Description of the task: Retype every line of the records exactly.

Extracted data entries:
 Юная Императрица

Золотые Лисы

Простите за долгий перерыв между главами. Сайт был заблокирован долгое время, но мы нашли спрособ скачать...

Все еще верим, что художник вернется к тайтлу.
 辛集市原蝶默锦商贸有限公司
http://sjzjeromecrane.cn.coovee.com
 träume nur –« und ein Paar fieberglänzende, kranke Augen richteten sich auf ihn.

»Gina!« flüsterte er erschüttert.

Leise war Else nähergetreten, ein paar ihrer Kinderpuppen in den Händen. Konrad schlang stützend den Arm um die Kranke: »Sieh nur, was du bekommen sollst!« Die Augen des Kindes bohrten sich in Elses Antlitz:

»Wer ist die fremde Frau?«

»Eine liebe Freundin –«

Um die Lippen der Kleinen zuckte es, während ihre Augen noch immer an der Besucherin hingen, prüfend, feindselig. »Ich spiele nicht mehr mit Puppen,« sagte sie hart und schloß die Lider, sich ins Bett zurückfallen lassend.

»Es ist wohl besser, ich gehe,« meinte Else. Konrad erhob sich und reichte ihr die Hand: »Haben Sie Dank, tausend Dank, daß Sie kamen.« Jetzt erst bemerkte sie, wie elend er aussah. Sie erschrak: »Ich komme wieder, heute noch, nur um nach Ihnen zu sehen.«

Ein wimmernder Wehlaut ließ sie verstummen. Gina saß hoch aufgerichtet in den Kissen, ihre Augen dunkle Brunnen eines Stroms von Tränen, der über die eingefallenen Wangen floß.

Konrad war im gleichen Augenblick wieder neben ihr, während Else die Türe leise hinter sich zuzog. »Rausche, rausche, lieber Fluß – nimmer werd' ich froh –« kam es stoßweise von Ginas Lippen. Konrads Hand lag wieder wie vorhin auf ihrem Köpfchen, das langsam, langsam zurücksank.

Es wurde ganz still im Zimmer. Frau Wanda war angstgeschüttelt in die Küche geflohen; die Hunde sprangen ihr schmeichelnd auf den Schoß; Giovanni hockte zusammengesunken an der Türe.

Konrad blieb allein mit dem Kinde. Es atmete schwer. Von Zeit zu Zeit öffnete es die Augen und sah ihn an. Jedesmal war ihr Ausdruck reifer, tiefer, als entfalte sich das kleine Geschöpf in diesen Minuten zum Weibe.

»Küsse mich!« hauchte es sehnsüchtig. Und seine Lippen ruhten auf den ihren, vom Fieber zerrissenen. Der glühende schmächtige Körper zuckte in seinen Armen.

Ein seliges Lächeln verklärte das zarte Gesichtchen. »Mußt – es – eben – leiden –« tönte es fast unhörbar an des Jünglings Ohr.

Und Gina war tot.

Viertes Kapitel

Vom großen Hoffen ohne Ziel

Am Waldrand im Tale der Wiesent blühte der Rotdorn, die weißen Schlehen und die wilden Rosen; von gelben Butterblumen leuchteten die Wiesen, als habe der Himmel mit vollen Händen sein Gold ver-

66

Answer space:
 Юная Императрица

Золотые Лисы

Простите за долгий перерыв между главами. Сайт был заблокирован долгое время, но мы нашли спрособ скачать...

Все еще верим, что художник вернется к тайтлу.
 辛集市原蝶默锦商贸有限公司
http://sjzjeromecrane.cn.coovee.com
 träume nur –« und ein Paar fieberglänzende, kranke Augen richteten sich auf ihn.

»Gina!« flüsterte er erschüttert.

Leise war Else nähergetreten, ein paar ihrer Kinderpuppen in den Händen. Konrad schlang stützend den Arm um die Kranke: »Sieh nur, was du bekommen sollst!« Die Augen des Kindes bohrten sich in Elses Antlitz:

»Wer ist die fremde Frau?«

»Eine liebe Freundin –«

Um die Lippen der Kleinen zuckte es, während ihre Augen noch immer an der Besucherin hingen, prüfend, feindselig. »Ich spiele nicht mehr mit Puppen,« sagte sie hart und schloß die Lider, sich ins Bett zurückfallen lassend.

»Es ist wohl besser, ich gehe,« meinte Else. Konrad erhob sich und reichte ihr die Hand: »Haben Sie Dank, tausend Dank, daß Sie kamen.« Jetzt erst bemerkte sie, wie elend er aussah. Sie erschrak: »Ich komme wieder, heute noch, nur um nach Ihnen zu sehen.«

Ein wimmernder Wehlaut ließ sie verstummen. Gina saß hoch aufgerichtet in den Kissen, ihre Augen dunkle Brunnen eines Stroms von Tränen, der über die eingefallenen Wangen floß.

Konrad war im gleichen Augenblick wieder neben ihr, während Else die Türe leise hinter sich zuzog. »Rausche, rausche, lieber Fluß – nimmer werd' ich froh –« kam es stoßweise von Ginas Lippen. Konrads Hand lag wieder wie vorhin auf ihrem Köpfchen, das langsam, langsam zurücksank.

Es wurde ganz still im Zimmer. Frau Wanda war angstgeschüttelt in die Küche geflohen; die Hunde sprangen ihr schmeichelnd auf den Schoß; Giovanni hockte zusammengesunken an der Türe.

Konrad blieb allein mit dem Kinde. Es atmete schwer. Von Zeit zu Zeit öffnete es die Augen und sah ihn an. Jedesmal war ihr Ausdruck reifer, tiefer, als entfalte sich das kleine Geschöpf in diesen Minuten zum Weibe.

»Küsse mich!« hauchte es sehnsüchtig. Und seine Lippen ruhten auf den ihren, vom Fieber zerrissenen. Der glühende schmächtige Körper zuckte in seinen Armen.

Ein seliges Lächeln verklärte das zarte Gesichtchen. »Mußt – es – eben – leiden –« tönte es fast unhörbar an des Jünglings Ohr.

Und Gina war tot.

Viertes Kapitel

Vom großen Hoffen ohne Ziel

Am Waldrand im Tale der Wiesent blühte der Rotdorn, die weißen Schlehen und die wilden Rosen; von gelben Butterblumen leuchteten die Wiesen, als habe der Himmel mit vollen Händen sein Gold ver-

66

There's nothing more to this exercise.